渋沢教会
更新日:2019.5.6

1月21日 御言葉の説教「アイドルはもういらない」

大井 啓太郎牧師
イザヤ2:1〜22
Tヨハネ5:20〜21

 

 ユダヤの民は北イスラエル王国と南ユダ王国に分裂し、そして北イスラエルは前721年、アッシリア帝国によって滅ぼされました。南ユダはかろうじて占領を免れ従属国として、依然アッシリアやエジプトの脅威にさらされていたのです。イザヤが見た風景とはどんなものだったのでしょうか?国が滅びるとは?日本も第2次世界大戦後、多くの町が焼け野原になり、多くの人々が傷つき、命を失い、寡婦や孤児があふれました。日本人は、戦争の悲惨さをもう2度と繰り返さない決意で戦力不保持をうたった日本国憲法を制定しました。
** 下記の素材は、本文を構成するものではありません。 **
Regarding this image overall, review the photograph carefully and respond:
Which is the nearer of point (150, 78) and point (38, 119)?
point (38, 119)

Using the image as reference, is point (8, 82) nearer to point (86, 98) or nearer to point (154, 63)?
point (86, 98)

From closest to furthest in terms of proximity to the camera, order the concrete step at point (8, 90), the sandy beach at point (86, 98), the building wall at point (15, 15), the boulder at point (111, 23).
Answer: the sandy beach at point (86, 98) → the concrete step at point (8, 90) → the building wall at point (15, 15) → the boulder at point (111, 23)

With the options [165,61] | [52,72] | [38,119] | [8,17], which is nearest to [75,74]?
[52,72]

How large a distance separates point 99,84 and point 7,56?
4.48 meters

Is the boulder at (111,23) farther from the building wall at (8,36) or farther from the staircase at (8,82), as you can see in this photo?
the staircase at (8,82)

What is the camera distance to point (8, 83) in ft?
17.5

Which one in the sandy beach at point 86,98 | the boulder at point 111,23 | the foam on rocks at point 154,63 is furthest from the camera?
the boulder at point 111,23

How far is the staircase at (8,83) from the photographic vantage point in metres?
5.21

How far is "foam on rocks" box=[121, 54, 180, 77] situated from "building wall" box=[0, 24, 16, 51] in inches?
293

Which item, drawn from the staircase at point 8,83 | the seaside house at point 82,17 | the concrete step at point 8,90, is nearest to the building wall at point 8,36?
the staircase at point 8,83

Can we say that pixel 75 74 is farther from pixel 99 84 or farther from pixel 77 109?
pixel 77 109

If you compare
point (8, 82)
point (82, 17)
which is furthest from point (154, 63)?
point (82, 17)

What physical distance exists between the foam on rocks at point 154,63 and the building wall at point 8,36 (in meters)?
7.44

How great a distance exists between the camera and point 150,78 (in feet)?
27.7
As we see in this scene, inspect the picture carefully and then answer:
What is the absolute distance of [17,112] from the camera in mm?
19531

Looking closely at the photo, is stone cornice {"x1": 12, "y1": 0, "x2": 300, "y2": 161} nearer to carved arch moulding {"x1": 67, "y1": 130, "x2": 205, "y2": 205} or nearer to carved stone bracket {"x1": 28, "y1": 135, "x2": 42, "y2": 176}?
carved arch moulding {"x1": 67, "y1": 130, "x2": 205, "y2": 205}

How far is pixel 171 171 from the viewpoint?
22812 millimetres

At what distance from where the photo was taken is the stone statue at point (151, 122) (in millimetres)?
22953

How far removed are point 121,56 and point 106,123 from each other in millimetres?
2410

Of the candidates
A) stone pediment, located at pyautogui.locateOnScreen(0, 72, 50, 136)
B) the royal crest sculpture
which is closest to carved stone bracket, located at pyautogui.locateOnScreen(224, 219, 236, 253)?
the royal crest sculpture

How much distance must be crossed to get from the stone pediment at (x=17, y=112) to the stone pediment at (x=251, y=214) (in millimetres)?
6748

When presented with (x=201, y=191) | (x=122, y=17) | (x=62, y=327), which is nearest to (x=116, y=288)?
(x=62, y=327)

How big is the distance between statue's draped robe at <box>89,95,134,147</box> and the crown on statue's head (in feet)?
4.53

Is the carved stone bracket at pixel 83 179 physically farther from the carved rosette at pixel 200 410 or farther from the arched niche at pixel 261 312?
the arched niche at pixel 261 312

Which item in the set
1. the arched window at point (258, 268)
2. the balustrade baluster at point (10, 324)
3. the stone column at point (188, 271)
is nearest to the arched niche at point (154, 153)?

イザヤもまた、戦いの不毛さを見たのです。だからこそ4・5節の「…もはや戦うことを学ばない。ヤコブの家よ、主の光の中を歩もう。」と、南ユダの人々に語りかけているのです。しかし、「この国は銀と金とに満たされ財宝には限りがない。この国は軍馬に満たされ戦車には限りがない」(7節)とあるようにエルサレムは繁栄し、武器に満ちていました。人々は、それらに頼っていたのです。主なる神に頼ることなしに。この姿は、経済力や最新式の武力で安心安全を手に入れようとしている今の日本の姿にも見えます。

 私たちは、何か良いものがあるとすぐに目移りしてしまう愚かさをもっています。しかし、主以外のものは全て偶像(英語でアイドル)です。それらは、主なる神の前ではまったく空しいものなのです。イザヤは「人間に頼るのはやめよ」(22節)と警告します。神以外のものを神とする時、「その日」は喜びの日ではなく「主の恐るべきみ顔と威光の輝きを避ける」日になってしまうのです。